Karen Horney formuló entonces una teoría contraria. No solo la mujer carece de «envidia de pene», sino que es el hombre el que posee «envidia de utero». La envidia de útero en contraposición a la «envidia de pene», no es otra cosa que la puesta sobre la mesa de la envidia masculina hacia las características típicamente femeninas y el tener la posibilidad de engendrar vida. “Desde el punto de vista biológico la mujer tiene en la maternidad, o en la capacidad de ser madre, una superioridad fisiológica absolutamente incuestionable y de ningún modo despreciable. Donde esto se refleja mejor es en el inconsciente de la psiquis masculina, concretamente en la intensa envidia de la maternidad que experimenta el hombre”.“¿Acaso la tremenda fuerza con que aparece en los hombres el impulso a la actividad creadora en todos los ámbitos no nacerá precisamente de su conciencia de desempeñar una parte relativamente pequeña en la creación de seres vivos, que constantemente les empujaría a una sobrecompensación con otros logros?”
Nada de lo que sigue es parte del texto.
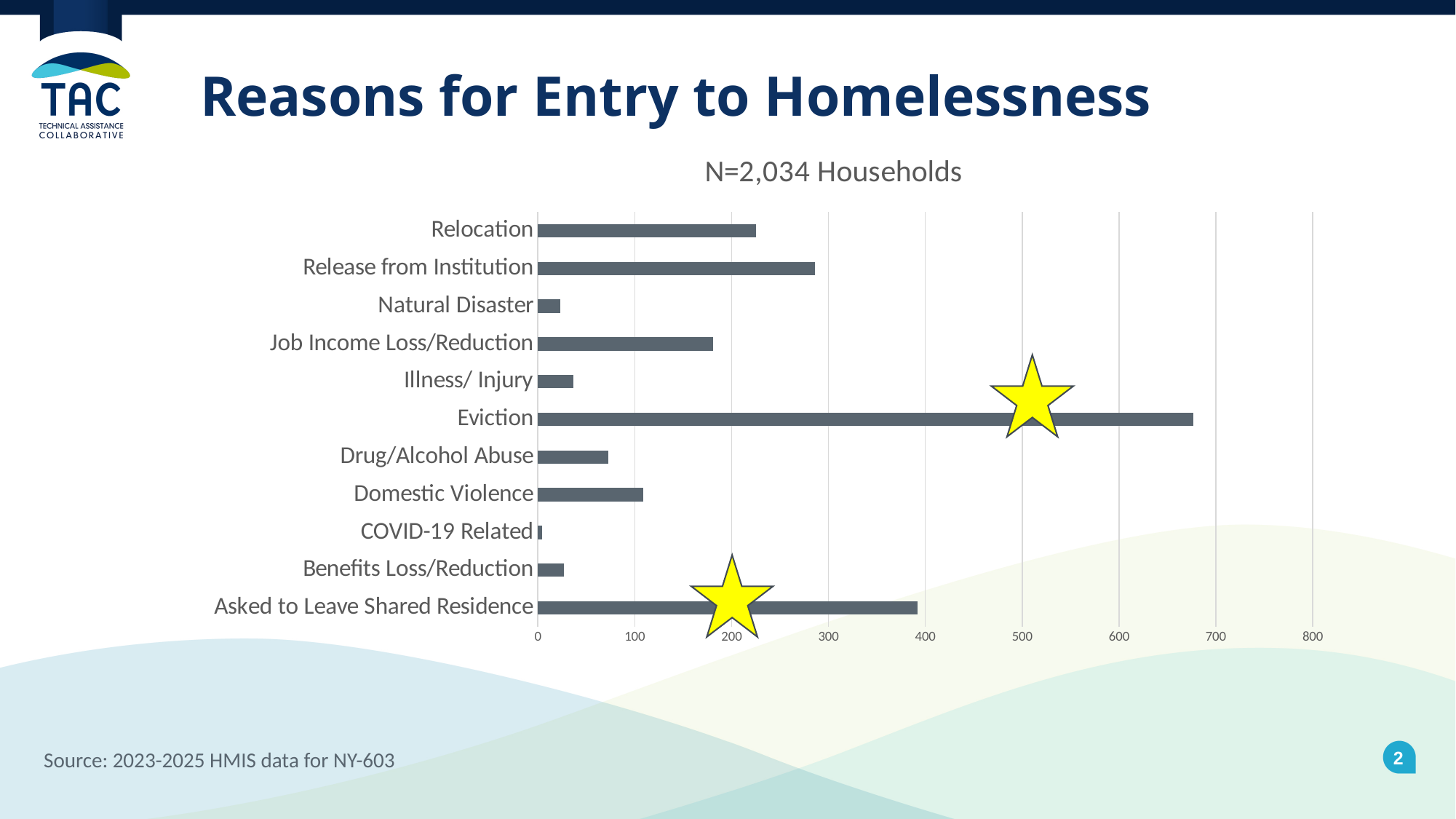
What type of chart is shown on the slide? bar chart Is the value for Asked to Leave Shared Residence greater or less than 400? less How many reasons (categories) are plotted on the chart? 11 What is the highest value shown on the horizontal axis of the chart? 800 Is the value for Natural Disaster greater or less than 100? less Which reason for entry to homelessness has the highest value? Eviction Is the value for Release from Institution greater or less than 200? greater Which is larger, the value for Relocation or the value for Job Income Loss/Reduction? Relocation What is the title shown above the chart? N=2,034 Households Which is larger, the value for Domestic Violence or the value for Drug/Alcohol Abuse? Domestic Violence Which reason for entry to homelessness has the lowest value? COVID-19 Related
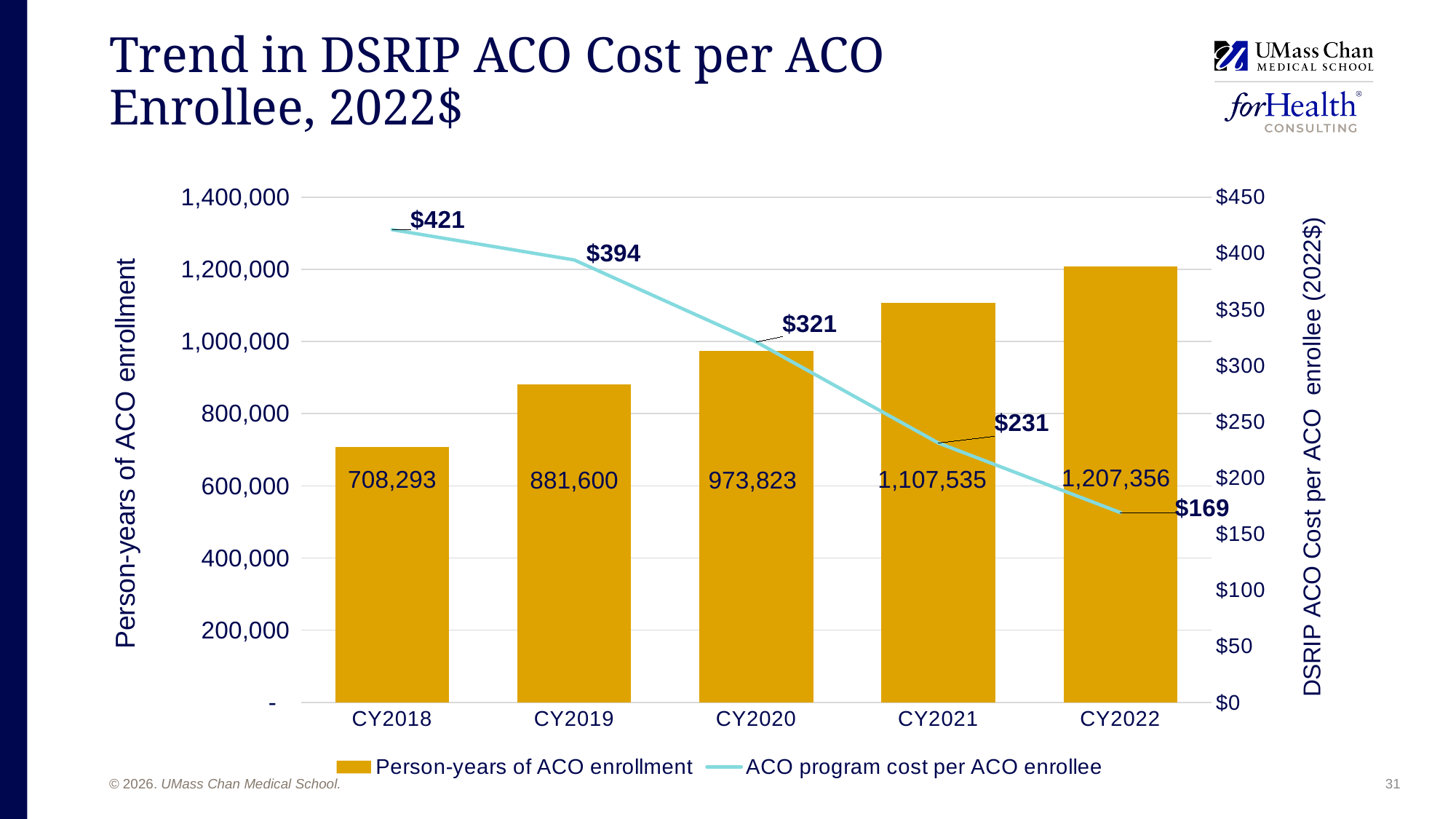
What is the difference in person-years of ACO enrollment between CY2021 and CY2020? 133,712 How many years are shown on the x axis? 5 What is the person-years of ACO enrollment for CY2020? 973,823 Which year has the highest person-years of ACO enrollment? CY2022 Does the ACO program cost per ACO enrollee rise or fall from CY2018 to CY2022? fall Is the person-years of ACO enrollment for CY2019 greater or less than 800,000? greater Which is larger, the ACO program cost per ACO enrollee in CY2020 or in CY2021? CY2020 How many series does the legend list? 2 Which year has the lowest ACO program cost per ACO enrollee? CY2022 What is the ACO program cost per ACO enrollee for CY2019? $394 What is the label of the right-hand vertical axis? DSRIP ACO Cost per ACO enrollee (2022$) What is the difference in ACO program cost per ACO enrollee between CY2018 and CY2022? $252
Muchos años más tarde, otra filósofa, Mary Daly, feminista radical de la diferencia (y con la cual no coincido nada más que en esto) retoma la idea hablando de hasta qué punto la obsesión y el rechazo hacia los genitales femeninos esconde esa envidia creadora de la que habla Horney. «Los órganos procreadores de las mujeres son expresiones de fijación masculina y fetichismo. (…) el verdadero ‘objeto’ de envidia masculina es la energía creativa de las mujeres en todas sus dimensiones».
Podemos entonces pensar que la misoginia en un mecanismo de defensa de los hombres contra la «supremacía biológica» de las mujeres y resultado del miedo a que sean conscientes de ello y que por tanto vindiquen su lugar en el mundo? Puede ser. Acaso el miedo a perder lo que se cree poseer por derecho no genera el odio al otro?
Sea como fuere, la misoginia, o lo que yo mejor llamaría «ginefobia» (término más adecuado y que podría servir para establecerla como conducta de incitación al odio), no deja de ser un sentimiento irracional masculino al que históricamente se ha intentado dar una base natural.